As a result, the decision can be taken under  **perfect information**.

The expected result given perfect information is called
- **EPI**: the expected performance with perfect information

## Perfect Information in our Example

In our example, if we have perfect information, then:
- we can simply install as much capacity as there is (known) demand:

In [15]:
@vectorize
def total_profit_perfect_information(demand):
    return -30*demand + 40*demand

- we can use this function to compute the EPI using Monte-Carlo-Approximation:


In [28]:
demand_samples = demand_dist.rvs(10000)
epi = np.mean(total_profit_perfect_information(demand_samples))
print(f'The expected profit with perfect information (EPI) is {epi:.5f}')

The expected profit with perfect information (EPI) is 996.95248


array([ 80, 100, 120])

## The Value of Perfect information


Clearly, a chrystal ball (enabling to take **scenario-optimal** decisions) leads to better results.

The **difference** between
- these results (called **EPI**) and 
- the expected results when taking the best decision **without** perfect information (called **EIU**, see above)

is called the **Expected Value of Perfect Information** (**EVPI**)

EVPI = EPI - EIU

It gives an answer to the following question:

**What would we be willing to pay for a crystal ball giving us perfect
information before we have to decide?**

In our case study, a (rational) boss would be willing to pay the following amount of money for a chrystal ball:


In [29]:
evpi = epi - eiu

print(f'The EVPI in our example is {evpi:.2f} given that EIU is {eiu:.2f} and EPI is {epi:.2f}')

The EVPI in our example is 316.08 given that EIU is 680.88 and EPI is 996.95


## The Value of Imperfect Information

There is not only the value of **perfect** information, but also **imperfect** (partial) information can have a value since it
- **reduces uncertainty** and
- allows making better decisions

Examples for obtaining **imperfect** or **partial** information:
- pilot studies
- additional medical examinations
- customer surveys

The improvement that can be obtained is called
- **Expected value of imperfect / partial or sample information**
- it answers the question: How much would I be willing to pay for partial information (e.g. a customer survey)


**$\rightarrow$ Obtaining information (or not) can be seen as part of the decision problem!**




## Excercise: Multiple Uncertain Quantities

We have another exercise for the capacity planning case study.

Let us assume our basic one-product case with a different extension:

- not only the demand, but also the contribution margin is affected by uncertainty. 
- let us assume that contribution margin is (statistically) independent from demand and 
- that the contribution margin follows the following normal distribution:

In [None]:
contribution_margin_dist = stats.norm(40,8)

In this exercise, perform the following analyses:
- compute the capacity decision with the best expected outcome
- compute the value of including uncertainty (EVIU)

### Information
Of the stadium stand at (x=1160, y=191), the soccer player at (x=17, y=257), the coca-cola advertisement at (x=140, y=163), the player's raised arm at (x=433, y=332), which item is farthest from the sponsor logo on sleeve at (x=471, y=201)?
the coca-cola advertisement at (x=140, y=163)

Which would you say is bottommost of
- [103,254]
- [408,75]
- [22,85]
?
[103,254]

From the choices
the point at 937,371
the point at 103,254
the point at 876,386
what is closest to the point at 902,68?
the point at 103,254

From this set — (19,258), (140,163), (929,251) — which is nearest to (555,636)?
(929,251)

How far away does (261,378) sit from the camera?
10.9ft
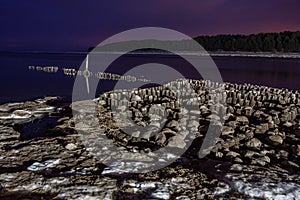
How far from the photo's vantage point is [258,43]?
105000mm

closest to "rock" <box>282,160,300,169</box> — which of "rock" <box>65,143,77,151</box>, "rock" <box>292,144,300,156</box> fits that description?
"rock" <box>292,144,300,156</box>

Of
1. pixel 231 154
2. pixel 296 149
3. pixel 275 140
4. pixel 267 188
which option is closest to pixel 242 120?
pixel 275 140

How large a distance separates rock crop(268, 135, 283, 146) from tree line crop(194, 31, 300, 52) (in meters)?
99.0

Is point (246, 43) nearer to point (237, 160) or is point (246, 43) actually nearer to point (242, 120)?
point (242, 120)

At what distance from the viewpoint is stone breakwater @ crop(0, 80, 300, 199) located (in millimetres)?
5176

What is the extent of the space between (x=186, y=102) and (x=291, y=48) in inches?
3764

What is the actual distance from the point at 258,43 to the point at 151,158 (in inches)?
4315

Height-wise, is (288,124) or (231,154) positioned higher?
(288,124)

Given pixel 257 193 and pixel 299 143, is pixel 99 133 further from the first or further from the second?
pixel 299 143

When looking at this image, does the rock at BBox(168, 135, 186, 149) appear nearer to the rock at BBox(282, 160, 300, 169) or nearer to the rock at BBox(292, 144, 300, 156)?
the rock at BBox(282, 160, 300, 169)

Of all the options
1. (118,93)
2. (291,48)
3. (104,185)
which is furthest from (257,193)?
(291,48)

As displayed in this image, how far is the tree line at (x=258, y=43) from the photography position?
96500 mm

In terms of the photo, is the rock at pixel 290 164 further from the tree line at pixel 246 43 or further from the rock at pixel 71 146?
the tree line at pixel 246 43

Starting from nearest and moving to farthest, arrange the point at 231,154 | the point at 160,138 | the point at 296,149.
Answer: the point at 231,154 → the point at 296,149 → the point at 160,138
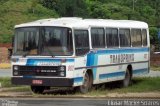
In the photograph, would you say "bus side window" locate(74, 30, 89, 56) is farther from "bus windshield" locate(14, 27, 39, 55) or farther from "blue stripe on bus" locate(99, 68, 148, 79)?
"blue stripe on bus" locate(99, 68, 148, 79)

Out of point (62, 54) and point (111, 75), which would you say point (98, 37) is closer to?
point (111, 75)

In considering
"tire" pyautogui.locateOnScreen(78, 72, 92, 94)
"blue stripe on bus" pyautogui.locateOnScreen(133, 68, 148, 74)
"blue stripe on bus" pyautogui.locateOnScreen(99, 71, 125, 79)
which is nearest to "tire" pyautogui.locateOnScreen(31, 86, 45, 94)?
"tire" pyautogui.locateOnScreen(78, 72, 92, 94)

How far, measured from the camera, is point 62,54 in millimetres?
22031

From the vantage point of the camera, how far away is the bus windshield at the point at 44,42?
22156 millimetres

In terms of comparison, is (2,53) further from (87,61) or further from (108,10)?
(108,10)

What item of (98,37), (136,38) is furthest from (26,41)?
(136,38)

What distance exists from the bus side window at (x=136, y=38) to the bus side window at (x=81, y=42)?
5.26 meters

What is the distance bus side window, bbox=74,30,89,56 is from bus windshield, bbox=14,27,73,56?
1.63 ft

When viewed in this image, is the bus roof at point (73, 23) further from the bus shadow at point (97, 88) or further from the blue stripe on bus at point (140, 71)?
the bus shadow at point (97, 88)

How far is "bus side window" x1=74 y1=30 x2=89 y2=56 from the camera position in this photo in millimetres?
22688

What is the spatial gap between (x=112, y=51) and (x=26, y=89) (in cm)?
401

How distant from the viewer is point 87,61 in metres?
23.4

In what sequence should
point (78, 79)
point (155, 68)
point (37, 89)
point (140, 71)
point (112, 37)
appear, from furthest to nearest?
point (155, 68) < point (140, 71) < point (112, 37) < point (37, 89) < point (78, 79)

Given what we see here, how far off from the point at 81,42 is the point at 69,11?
4733cm
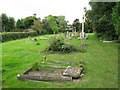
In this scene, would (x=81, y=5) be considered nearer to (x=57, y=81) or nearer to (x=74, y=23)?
(x=57, y=81)

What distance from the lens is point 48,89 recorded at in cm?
399

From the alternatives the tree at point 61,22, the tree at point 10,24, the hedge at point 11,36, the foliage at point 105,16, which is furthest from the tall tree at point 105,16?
the tree at point 61,22

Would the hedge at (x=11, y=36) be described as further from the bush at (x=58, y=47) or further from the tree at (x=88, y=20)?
the tree at (x=88, y=20)

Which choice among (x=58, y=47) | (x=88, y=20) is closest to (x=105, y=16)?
(x=58, y=47)

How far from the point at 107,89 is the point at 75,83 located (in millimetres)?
1094

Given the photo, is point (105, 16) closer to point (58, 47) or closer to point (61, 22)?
point (58, 47)

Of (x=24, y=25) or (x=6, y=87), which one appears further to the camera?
(x=24, y=25)

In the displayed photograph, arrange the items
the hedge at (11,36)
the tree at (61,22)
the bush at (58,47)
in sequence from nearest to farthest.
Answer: the bush at (58,47), the hedge at (11,36), the tree at (61,22)

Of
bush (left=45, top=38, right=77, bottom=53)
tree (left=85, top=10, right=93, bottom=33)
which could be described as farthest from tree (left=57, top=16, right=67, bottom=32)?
bush (left=45, top=38, right=77, bottom=53)

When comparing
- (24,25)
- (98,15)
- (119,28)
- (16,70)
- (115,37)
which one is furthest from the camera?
(24,25)

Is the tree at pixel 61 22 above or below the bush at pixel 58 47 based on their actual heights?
above

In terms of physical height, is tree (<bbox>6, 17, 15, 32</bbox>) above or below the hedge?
above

### Exercise requirements
• a. In the text on the value of information above, copy out the passage from "Let us assume our" up to and including "including uncertainty (EVIU)".
• b. Using the text on the value of information above, say whether each statement agrees with it. Answer yes or no for each, and quote the deciding words.
(i) EVPI is obtained by subtracting EIU from EPI.
(ii) The contribution margin is assumed to depend on demand.
(iii) Customer surveys are listed as a way of obtaining imperfect information.
• c. According to the text on the value of information above, what EVPI value is printed for the example?

### Answer section
• a.
Let us assume our basic one-product case with a different extension:

- not only the demand, but also the contribution margin is affected by uncertainty. 
- let us assume that contribution margin is (statistically) independent from demand and 
- that the contribution margin follows the following normal distribution:

In [None]:
contribution_margin_dist = stats.norm(40,8)

In this exercise, perform the following analyses:
- compute the capacity decision with the best expected outcome
- compute the value of including uncertainty (EVIU)

• b.
(i) Yes: "EVPI = EPI - EIU"
(ii) No: "let us assume that contribution margin is (statistically) independent from demand"
(iii) Yes: "customer surveys"

• c. 316.08